Amgen Lab Study Guide
Amgen Lab Study Guide
Micropipettor & Centrifuge
1a) What the window look like on a P-20 if you dialed in 6.3 µL?
1b) What the window look like on a P-200 if you dialed in 63 µL?
1c) What the window look like on a P-1000 if you dialed in 630 µL?
2a) What is the purpose of the “first stop” on the micropipettor?
2b) What is the purpose of the “second stop?”
3a) If you were using a microfuge with 6 openings and you needed to spin down 2 tubes, how would you arrange the tubes? *For any of these centrifuge questions, indicate if you need to use 1 “blank” tube.
3b) If you were using a microfuge with 6 openings and you needed to spin down 3 tubes, how would you arrange the tubes?
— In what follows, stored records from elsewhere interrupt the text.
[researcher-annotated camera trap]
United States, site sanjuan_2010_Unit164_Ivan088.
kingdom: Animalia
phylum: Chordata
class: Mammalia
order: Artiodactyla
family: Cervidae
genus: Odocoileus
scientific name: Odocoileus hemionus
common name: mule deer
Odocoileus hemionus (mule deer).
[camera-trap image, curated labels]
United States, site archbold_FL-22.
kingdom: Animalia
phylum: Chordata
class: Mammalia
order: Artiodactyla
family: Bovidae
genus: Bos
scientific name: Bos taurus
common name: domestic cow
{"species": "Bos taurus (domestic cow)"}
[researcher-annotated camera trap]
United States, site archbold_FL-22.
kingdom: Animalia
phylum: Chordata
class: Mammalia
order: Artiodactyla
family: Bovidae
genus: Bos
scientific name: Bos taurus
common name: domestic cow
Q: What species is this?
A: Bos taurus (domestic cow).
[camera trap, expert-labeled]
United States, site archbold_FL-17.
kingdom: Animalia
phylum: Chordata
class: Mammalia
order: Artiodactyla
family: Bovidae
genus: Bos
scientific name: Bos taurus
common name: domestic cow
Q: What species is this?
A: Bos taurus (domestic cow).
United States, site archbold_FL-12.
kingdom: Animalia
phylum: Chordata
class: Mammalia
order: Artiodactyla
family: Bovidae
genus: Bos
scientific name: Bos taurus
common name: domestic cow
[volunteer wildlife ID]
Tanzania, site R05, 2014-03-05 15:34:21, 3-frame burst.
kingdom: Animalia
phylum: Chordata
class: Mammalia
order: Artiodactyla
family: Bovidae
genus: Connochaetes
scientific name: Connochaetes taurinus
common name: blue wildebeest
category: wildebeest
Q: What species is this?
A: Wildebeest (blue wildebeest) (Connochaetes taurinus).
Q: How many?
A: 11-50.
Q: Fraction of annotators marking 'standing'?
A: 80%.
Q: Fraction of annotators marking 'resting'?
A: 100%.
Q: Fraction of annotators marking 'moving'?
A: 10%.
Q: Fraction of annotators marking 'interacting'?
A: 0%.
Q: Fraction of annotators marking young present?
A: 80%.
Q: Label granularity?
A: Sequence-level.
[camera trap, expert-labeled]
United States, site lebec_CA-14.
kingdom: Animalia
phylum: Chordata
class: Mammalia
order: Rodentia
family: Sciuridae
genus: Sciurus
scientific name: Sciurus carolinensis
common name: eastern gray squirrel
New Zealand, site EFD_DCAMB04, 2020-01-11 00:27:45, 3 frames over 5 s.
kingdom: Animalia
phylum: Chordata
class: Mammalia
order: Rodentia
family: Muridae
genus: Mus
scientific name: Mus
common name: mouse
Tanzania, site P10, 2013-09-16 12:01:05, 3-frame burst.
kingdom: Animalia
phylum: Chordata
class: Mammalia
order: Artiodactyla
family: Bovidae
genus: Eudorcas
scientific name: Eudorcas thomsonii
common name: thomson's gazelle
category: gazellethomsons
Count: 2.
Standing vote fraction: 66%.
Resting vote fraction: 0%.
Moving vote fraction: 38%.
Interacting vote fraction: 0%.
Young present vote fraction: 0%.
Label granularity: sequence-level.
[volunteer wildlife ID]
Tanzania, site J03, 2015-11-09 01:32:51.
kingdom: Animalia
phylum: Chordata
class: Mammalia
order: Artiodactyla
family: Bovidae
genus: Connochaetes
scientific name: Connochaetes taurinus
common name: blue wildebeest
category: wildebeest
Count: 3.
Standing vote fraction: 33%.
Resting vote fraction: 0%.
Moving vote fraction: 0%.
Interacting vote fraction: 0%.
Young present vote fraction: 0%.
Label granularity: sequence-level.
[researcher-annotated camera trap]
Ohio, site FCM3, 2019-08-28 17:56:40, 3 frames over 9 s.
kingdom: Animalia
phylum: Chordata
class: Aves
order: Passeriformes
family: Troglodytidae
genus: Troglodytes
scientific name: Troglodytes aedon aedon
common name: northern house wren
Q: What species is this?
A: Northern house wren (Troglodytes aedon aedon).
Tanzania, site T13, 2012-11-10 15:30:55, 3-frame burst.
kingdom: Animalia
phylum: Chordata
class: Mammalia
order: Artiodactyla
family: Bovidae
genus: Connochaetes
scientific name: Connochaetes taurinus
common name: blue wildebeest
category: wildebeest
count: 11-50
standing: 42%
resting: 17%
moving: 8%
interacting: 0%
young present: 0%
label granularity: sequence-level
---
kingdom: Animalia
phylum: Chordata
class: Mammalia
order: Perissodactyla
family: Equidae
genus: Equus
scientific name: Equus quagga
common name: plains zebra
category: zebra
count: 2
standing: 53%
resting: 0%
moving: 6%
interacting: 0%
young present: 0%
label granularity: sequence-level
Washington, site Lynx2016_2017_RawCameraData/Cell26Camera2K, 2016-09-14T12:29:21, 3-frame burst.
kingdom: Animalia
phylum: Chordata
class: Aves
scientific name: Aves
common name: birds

3c) If you were using a microfuge with 6 openings and you needed to spin down 4 tubes, how would you arrange the tubes?
3d) If you were using a microfuge with 6 openings and you needed to spin down 5 tubes, how would you arrange the tubes?
LAB 2a
1) How would you identify a Restriction Site?
2) How many restriction sites are on the pARA-R plasmid?
3) What do the restriction enzymes, Bam H I and Hin d III, do to the plasmid?
4) How are the R+ and R- tubes different?
5) Why did you have to add distilled water to the R- tube?
6) What was happening in the 37ºC water bath?
Lab 4a- General Gel Electrophoresis Questions
1) What are 2 purposes of using loading dye?
2) Gel electrophoresis separates molecules based on what 2 properties? (circle which property used in Lab 4a)
3) What is the purpose of “marker”/DNA ladder?
4) What is the purpose of soaking the gel in the stain EtBr (Ethidium Bromide) & then rinsing it in distilled water?
5) Why was DNA loaded into the negative end of the gel electrophoresis box?
Lab 4a- Gel Electrophoresis Questions Specific to our Lab
6) Draw out the banding pattern found in the R+ and R- lanes. Be sure to label both the plasmid form names and fragment size for each fragment.
7) Draw in a 3rd lane labeled “X.” Show what an incomplete digest would look like. (Digestion has started but it hasn’t finished.)
Lab 5
1) How are the P+ and P- tubes different?
2) What is the purpose of “heat-shock?”
3) What does it mean that the E. coli bacteria is “competent” (aka: it is a competent cell).
4) What substance is the “food” for the bacteria?What 2 forms was it found in for the lab?
5) Draw and label the pARA-R plasmid. Also, describe the function of the following areas:
-rfp
-PBAD
-araC
ampr
6) Explain the relationship between PBAD, araC protein, arabinose, and transcription of rfp.
7) What is a bacterial colony?
8) Why did E. coli grow on both the P- and P+ sides of the LB plate?
9) Why did E. coli only grow on the P+ side of the LB/amp plate?
10) Why are the colonies red on the LB/amp/ara plate but not on the LB/amp plate?
11) What is the formula used to calculate transformation efficiency? (include units)
12) If plate#1 was spread with 0.065 g and had 200 colony forming units on it, and plate#2 was spread with 0.085 g and had 250 colony forming units on it, which one has higher transformation efficiency? EXPLAIN.Don’t forget to use scientific notation.
Lab 6 Preparing an Overnight Culture of E. Coli
1) Why was ampicillin included in the overnight culture?
Lab 6 Purification of mFP from an Overnight Culture
1) What was the purpose of adding lysis buffer to the cell culture?
2) What property of the protein was used to purify out the protein in the chromatography columns?
3) What type of resin was used in the chromatography column?
4) Why is mFP placed in a high salt concentration?
5) What is the purpose of the wash buffer?
6) What is the purpose of running a solution of very low salt concentration through the chromatography column?